### Vos consignes
a: Dans le récit, reprenez le passage allant de "Élaboration" jusqu'à "André, l'épouse Monique." en substituant "réunions" à "rendez-vous".
b: Poursuivez le récit de la vente d'une maison à un couple de retraités à partir de sa dernière phrase.

### Récit
....................

Les idéologies en " isme " :
Le diable en rit encore...mais dégoûté il rit jaune
Massieu
(Ain) 1980.
Âgé
de 32 ans je vends des maisons individuelles et les affaires marchent très
bien.
A cette époque, les commerciaux payés à la
commission travaillaient tous les jours surtout le dimanche et les jours
fériés. Les trente - cinq heures, dont
heureusement personne ne parlait, nous auraient paru être une fâcheuse utopie,
castratrice de nos revenus confortables mais aléatoires car dus uniquement à
nos mérites et nos résultats.
Dimanche 11 mai, un couple de retraités entre
dans mon pavillon exposition. La femme, sans grand attrait si ce n'est un doux
regard qui pétille, tient par la main un grand gaillard au visage marqué et
très ridé surmonté d'une tignasse fournie et neigeuse. Une vilaine cicatrice
barre son arcade sourcilière gauche.
Nous
avons rapidement sympathisé et au terme d'une recherche rapide mais efficace
j'ai trouvé le terrain idéal pour eux sur lequel nous construirons la petite
maison de leurs rêves.
Élaboration
et modification des plans, demande de permis de construire, montage du dossier
financier, les rendez-vous se succèdent, des liens se créent entre nous. Nous
finissons par nous appeler par nos prénoms, sans toutefois aller jusqu'au
tutoiement. Le mari se prénomme André, l'épouse Monique.
André
a parfois un comportement bizarre, à certains moments, sans raison apparente il
tremble et gémit en rentrant la tête entre ses larges épaules comme un enfant
qui craindrait un père brutal, sa femme prend alors gentiment sa main entre les
siennes et lui dit :
-
Tout va bien André, je suis là.
Il
serre son grand corps contre elle, quêtant manifestement une sécurité et la
douce chaleur de sa tendre épouse, puis il se calme et nous reprenons nos
discussions.

....................

### Entrées répertoriées
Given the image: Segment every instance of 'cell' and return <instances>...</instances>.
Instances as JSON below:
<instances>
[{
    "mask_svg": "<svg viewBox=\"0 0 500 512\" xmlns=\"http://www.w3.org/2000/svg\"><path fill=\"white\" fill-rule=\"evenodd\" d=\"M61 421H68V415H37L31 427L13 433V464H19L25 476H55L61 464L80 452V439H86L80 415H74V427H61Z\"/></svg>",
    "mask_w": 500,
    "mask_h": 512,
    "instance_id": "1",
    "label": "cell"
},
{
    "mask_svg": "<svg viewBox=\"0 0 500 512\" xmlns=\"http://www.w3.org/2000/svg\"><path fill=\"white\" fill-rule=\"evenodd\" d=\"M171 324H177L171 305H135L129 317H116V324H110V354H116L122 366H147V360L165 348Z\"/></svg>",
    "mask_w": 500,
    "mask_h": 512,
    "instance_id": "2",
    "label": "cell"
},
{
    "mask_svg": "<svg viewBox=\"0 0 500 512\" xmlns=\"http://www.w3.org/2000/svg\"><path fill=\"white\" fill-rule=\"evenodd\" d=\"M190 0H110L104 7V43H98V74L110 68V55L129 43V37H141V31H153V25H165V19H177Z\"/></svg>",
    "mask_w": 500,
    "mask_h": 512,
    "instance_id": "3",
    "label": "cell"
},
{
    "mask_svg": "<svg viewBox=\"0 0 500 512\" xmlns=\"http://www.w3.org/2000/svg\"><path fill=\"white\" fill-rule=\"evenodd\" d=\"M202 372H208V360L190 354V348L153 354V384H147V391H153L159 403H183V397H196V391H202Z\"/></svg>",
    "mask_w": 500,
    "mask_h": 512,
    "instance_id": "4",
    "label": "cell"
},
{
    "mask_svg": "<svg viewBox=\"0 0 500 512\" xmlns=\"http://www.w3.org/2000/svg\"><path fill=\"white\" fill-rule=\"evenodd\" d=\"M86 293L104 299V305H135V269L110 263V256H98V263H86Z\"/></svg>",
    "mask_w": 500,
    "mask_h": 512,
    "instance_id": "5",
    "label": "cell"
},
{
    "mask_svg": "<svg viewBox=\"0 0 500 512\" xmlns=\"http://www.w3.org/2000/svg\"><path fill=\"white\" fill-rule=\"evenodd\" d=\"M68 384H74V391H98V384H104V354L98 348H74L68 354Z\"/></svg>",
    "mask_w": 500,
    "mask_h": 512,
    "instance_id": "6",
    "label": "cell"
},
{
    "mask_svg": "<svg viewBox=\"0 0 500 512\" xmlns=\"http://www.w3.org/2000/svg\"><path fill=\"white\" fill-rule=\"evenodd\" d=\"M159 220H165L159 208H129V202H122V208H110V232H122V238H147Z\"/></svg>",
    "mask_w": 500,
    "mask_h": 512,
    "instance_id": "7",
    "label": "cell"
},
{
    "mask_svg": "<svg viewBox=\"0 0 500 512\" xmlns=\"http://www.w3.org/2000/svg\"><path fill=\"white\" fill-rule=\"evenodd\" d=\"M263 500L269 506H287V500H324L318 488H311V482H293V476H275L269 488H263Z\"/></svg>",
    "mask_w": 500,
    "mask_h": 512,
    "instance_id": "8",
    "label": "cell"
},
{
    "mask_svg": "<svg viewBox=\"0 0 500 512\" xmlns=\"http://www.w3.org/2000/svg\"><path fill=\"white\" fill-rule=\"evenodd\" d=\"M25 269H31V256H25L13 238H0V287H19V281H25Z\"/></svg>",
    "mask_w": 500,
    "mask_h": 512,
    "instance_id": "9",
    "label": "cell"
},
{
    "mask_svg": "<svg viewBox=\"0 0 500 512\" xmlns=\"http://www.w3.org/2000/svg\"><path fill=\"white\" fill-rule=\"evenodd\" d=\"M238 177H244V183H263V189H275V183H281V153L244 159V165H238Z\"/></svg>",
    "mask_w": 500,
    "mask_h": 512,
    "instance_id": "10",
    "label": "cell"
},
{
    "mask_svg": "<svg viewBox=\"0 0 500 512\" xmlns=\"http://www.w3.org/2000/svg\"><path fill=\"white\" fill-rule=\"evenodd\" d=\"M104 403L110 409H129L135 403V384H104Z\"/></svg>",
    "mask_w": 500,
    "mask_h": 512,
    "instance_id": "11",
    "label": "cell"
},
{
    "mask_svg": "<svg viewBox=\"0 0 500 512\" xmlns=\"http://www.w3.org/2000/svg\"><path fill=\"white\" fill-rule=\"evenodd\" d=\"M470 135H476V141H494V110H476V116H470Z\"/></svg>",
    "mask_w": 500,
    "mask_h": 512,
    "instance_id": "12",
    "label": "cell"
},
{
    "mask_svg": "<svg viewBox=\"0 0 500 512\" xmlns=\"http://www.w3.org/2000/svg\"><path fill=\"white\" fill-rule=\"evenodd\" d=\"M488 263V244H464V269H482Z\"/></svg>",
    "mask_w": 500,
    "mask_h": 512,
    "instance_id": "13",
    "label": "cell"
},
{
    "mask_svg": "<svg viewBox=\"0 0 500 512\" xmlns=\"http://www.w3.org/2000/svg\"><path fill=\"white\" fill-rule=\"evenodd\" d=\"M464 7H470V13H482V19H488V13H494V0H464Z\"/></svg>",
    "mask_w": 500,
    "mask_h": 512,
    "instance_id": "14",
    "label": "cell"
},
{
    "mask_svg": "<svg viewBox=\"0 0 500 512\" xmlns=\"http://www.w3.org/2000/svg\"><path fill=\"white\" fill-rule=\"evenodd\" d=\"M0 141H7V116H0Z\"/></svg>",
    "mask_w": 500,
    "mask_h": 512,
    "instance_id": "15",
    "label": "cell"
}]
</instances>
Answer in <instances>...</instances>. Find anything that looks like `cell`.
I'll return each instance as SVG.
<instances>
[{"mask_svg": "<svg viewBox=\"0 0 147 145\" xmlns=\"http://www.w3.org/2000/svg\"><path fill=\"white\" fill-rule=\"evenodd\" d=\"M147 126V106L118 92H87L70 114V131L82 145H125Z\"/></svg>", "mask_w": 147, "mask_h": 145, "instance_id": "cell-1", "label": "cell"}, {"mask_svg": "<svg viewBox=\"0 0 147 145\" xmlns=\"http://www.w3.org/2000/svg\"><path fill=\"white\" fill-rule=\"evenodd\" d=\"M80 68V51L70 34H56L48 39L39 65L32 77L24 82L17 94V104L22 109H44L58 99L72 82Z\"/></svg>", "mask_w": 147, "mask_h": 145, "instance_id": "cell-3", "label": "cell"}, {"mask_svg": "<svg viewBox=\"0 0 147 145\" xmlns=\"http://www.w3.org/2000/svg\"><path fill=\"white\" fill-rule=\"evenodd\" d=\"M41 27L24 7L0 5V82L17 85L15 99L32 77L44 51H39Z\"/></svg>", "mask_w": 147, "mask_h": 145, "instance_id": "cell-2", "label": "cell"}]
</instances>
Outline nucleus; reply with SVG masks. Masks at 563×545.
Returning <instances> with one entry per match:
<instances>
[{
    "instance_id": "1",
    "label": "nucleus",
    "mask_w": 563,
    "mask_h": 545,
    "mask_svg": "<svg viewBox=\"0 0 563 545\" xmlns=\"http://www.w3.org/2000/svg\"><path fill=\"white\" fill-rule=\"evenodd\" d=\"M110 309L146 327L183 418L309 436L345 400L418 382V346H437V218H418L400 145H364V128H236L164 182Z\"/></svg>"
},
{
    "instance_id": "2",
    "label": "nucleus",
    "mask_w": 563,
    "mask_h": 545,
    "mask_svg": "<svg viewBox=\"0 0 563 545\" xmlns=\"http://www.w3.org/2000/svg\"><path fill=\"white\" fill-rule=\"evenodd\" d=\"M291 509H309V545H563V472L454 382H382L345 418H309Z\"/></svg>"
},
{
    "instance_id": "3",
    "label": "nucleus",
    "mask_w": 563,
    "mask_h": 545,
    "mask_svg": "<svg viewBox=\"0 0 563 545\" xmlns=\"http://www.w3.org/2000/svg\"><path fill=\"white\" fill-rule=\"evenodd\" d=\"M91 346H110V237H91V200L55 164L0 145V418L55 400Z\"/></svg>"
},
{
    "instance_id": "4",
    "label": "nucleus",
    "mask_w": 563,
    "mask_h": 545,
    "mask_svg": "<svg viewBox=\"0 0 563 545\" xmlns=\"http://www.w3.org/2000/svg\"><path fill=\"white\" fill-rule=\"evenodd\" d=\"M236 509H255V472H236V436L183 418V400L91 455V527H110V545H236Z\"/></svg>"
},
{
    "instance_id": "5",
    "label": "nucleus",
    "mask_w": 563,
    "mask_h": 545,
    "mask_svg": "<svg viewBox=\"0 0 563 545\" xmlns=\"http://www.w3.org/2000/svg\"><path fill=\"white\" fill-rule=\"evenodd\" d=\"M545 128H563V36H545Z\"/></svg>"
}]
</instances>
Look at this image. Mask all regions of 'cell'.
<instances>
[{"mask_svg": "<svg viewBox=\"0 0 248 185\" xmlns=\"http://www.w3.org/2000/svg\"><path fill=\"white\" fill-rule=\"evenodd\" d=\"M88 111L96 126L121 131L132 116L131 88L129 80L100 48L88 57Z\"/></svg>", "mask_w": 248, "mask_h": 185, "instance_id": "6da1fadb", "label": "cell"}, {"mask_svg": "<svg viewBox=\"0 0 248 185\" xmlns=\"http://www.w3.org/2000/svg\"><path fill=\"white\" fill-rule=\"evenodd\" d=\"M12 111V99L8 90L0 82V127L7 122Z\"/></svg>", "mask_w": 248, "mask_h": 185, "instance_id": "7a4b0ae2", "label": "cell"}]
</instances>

....................

### Réponses
a:
Élaboration
et modification des plans, demande de permis de construire, montage du dossier
financier, les réunions se succèdent, des liens se créent entre nous. Nous
finissons par nous appeler par nos prénoms, sans toutefois aller jusqu'au
tutoiement. Le mari se prénomme André, l'épouse Monique.

b:
Sans
comprendre l'origine de son désarroi, attendri devant une telle manifestation
d'amour réciproque j'attends silencieusement et affectueusement la fin de la
crise en feignant de ne rien voir et de ranger des papiers. Comment ne pas être
admiratif devant ces couples qui savent vieillir ensemble en s'acceptant et se
soutenant dans le pire après avoir profité du meilleur ?
J'arrive
un jour chez eux avec un peu d'avance à un rendez-vous. Monique est seule, me
servant un café et guettant mes réactions du coin de l'œil elle dit :
-
Vous êtes surpris me semble-t-il de certains comportements de mon mari ?
-
Oui, j'avoue.
-
J'apprécie votre patience et votre discrétion, alors si vous le voulez je vais
vous raconter ce qui lui est arrivé et l'a perturbé à un tel point.
-
Je ne voudrais pas être importun.
-
C'est moi qui vous le propose, cela me fera du bien, personne n'est au courant
de cette histoire qui me pèse.
Voilà
: en 1944 il avait 18 ans, étant d'origine juive il fut arrêté et déporté à
Auschwitz. Comme il était jeune et fort il eut la " chance " d'être
affecté à un des Sonderkommandos ou Arbeitsjuden qui étaient des unités de
travail dans les camps d'extermination, composées de
prisonniers, juifs dans leur très grande
majorité.
Forcés de participer au processus de la solution finale ils sortaient les corps des chambres à gaz, rasaient
les cheveux des femmes, extrayaient les dents en or des bouches des cadavres
avant de les brûler dans les fours crématoires.
Les
Arbeitsjuden étaient régulièrement exécutés, ayant vu beaucoup trop de
choses ils devaient absolument être éliminés. Lors de l'avancée de l'armée
rouge il fut un des rares qui, profitant de la panique des SS, arriva à se
glisser dans les rangs des prisonniers " normaux ".
Auschwitz
étant en Pologne les détenus furent évacués vers l'Allemagne pour travailler
comme esclaves. Ils marchèrent d’abord 70 kms, souvent pieds nus dans la neige par un froid
glacial, je crois qu'on appela leur calvaire " les marches de la mort
".
Ils furent ensuite emmenés en camions en direction du
camp de Bergen-Belsen sans nourriture
et sans eau. Après deux jours d'avance incertaine entrecoupée d’arrêts
interminables ils furent autorisés à sortir des camions quelques minutes,
alignés avec interdiction de bouger.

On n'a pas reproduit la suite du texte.